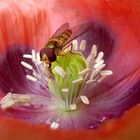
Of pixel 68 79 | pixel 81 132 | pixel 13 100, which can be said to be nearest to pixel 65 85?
pixel 68 79

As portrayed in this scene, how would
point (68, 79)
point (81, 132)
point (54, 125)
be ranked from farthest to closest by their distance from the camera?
1. point (68, 79)
2. point (54, 125)
3. point (81, 132)

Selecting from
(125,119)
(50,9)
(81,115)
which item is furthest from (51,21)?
(125,119)

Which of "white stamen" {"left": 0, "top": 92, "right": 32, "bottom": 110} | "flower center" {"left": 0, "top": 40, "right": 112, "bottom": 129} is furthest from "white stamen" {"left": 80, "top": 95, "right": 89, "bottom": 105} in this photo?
"white stamen" {"left": 0, "top": 92, "right": 32, "bottom": 110}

================================

DIRECTIONS FOR THIS TASK: Copy the data word for word, starting at the line containing "Selecting from" and continuing through the end of the data.

SOLUTION FOR THIS PROBLEM:
Selecting from
(125,119)
(50,9)
(81,115)
which item is furthest from (51,21)?
(125,119)

Which of "white stamen" {"left": 0, "top": 92, "right": 32, "bottom": 110} | "flower center" {"left": 0, "top": 40, "right": 112, "bottom": 129} is furthest from "white stamen" {"left": 80, "top": 95, "right": 89, "bottom": 105} in this photo?
"white stamen" {"left": 0, "top": 92, "right": 32, "bottom": 110}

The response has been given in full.